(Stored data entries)
_ _ _ _ _ _ _

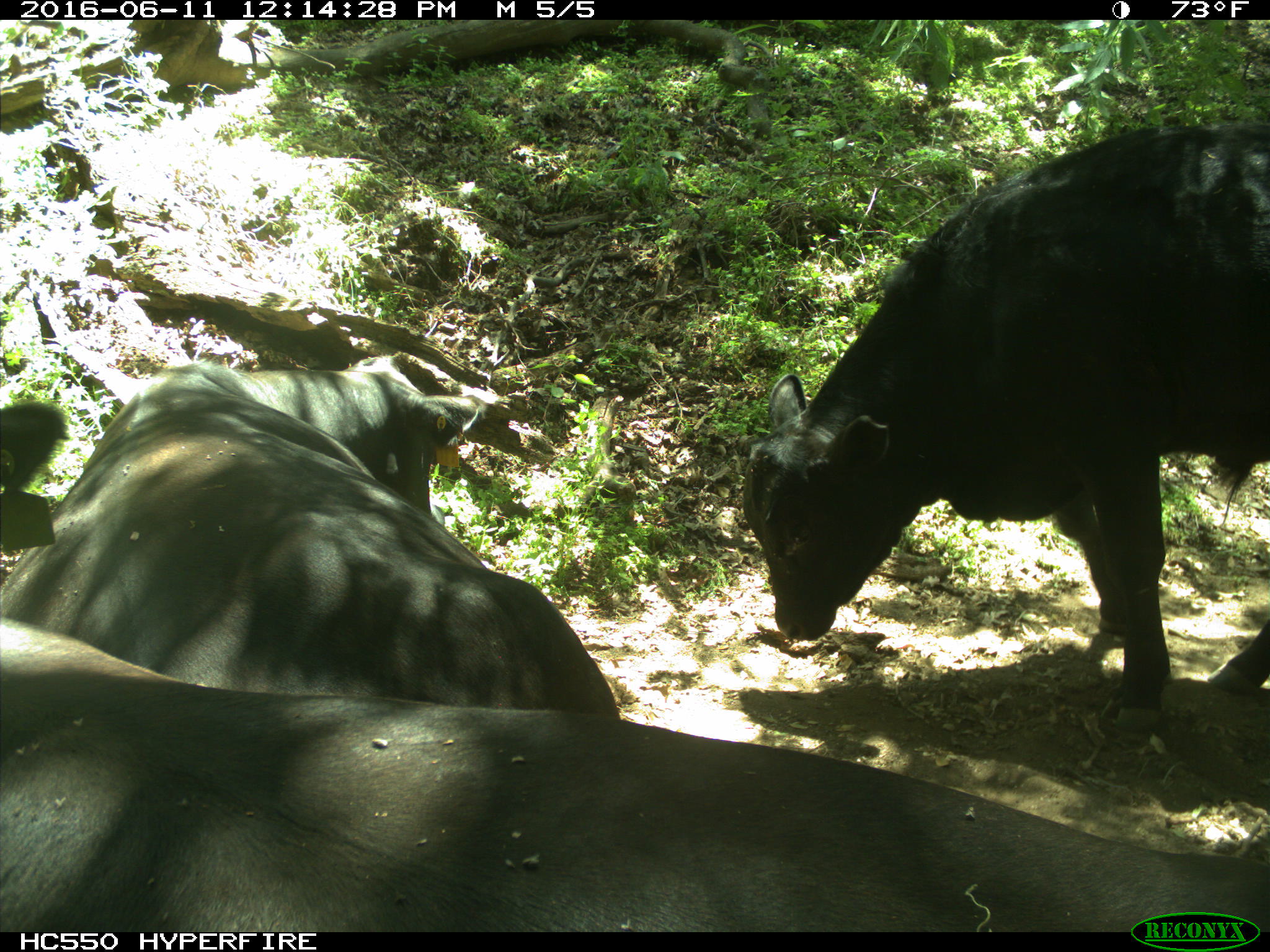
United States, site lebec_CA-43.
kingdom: Animalia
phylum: Chordata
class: Mammalia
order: Artiodactyla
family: Bovidae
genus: Bos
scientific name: Bos taurus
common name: domestic cow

_ _ _ _ _ _ _

_AIM OF THE TASK_
Going through the records above line by line, transcribe each one exactly and skip any pictures.

_WRITTEN RESPONSE_
United States, site lebec_CA-43.
kingdom: Animalia
phylum: Chordata
class: Mammalia
order: Artiodactyla
family: Bovidae
genus: Bos
scientific name: Bos taurus
common name: domestic cow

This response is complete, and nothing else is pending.